• **Task details**
Format the lines of the listing below as a JSON list of strings, one string per line, starting at the line containing "From this scene as" and ending at the line containing "31.8 meters". Leave out blank lines.
[Start of Records for processing]
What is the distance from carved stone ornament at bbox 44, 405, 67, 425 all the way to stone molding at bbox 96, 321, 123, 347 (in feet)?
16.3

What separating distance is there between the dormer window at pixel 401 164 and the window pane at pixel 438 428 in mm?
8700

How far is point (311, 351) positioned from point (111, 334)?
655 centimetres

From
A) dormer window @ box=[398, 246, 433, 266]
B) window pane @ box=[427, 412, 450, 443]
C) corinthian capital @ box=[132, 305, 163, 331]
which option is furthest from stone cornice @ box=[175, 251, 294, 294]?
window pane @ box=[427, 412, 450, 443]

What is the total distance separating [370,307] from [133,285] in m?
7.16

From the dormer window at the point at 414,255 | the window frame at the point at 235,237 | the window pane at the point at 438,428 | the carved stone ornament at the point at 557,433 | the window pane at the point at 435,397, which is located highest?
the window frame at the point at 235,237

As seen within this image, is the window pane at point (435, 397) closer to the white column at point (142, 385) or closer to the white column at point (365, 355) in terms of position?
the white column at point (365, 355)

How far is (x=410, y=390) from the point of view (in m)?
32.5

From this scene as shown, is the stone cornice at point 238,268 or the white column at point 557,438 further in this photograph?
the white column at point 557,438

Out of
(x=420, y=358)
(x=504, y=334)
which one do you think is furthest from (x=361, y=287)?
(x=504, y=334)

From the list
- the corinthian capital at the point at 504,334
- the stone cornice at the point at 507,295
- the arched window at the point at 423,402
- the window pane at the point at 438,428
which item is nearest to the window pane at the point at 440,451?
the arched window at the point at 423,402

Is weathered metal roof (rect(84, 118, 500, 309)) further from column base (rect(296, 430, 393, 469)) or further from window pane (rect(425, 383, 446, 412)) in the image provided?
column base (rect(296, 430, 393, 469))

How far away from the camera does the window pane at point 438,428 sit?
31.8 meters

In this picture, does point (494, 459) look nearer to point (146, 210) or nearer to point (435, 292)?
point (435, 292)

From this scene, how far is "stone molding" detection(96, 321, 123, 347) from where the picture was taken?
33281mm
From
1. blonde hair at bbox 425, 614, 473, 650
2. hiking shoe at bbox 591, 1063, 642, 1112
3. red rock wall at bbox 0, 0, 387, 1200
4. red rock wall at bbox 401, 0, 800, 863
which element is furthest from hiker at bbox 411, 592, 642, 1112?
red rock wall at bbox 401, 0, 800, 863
[End of Records for processing]
• **Reply to the task**
[
  "From this scene as shown, is the stone cornice at point 238,268 or the white column at point 557,438 further in this photograph?",
  "the white column at point 557,438",
  "Out of",
  "(x=420, y=358)",
  "(x=504, y=334)",
  "which one do you think is furthest from (x=361, y=287)?",
  "(x=504, y=334)",
  "From the list",
  "- the corinthian capital at the point at 504,334",
  "- the stone cornice at the point at 507,295",
  "- the arched window at the point at 423,402",
  "- the window pane at the point at 438,428",
  "which item is nearest to the window pane at the point at 440,451?",
  "the arched window at the point at 423,402",
  "Is weathered metal roof (rect(84, 118, 500, 309)) further from column base (rect(296, 430, 393, 469)) or further from window pane (rect(425, 383, 446, 412)) in the image provided?",
  "column base (rect(296, 430, 393, 469))",
  "How far away from the camera does the window pane at point 438,428 sit?",
  "31.8 meters"
]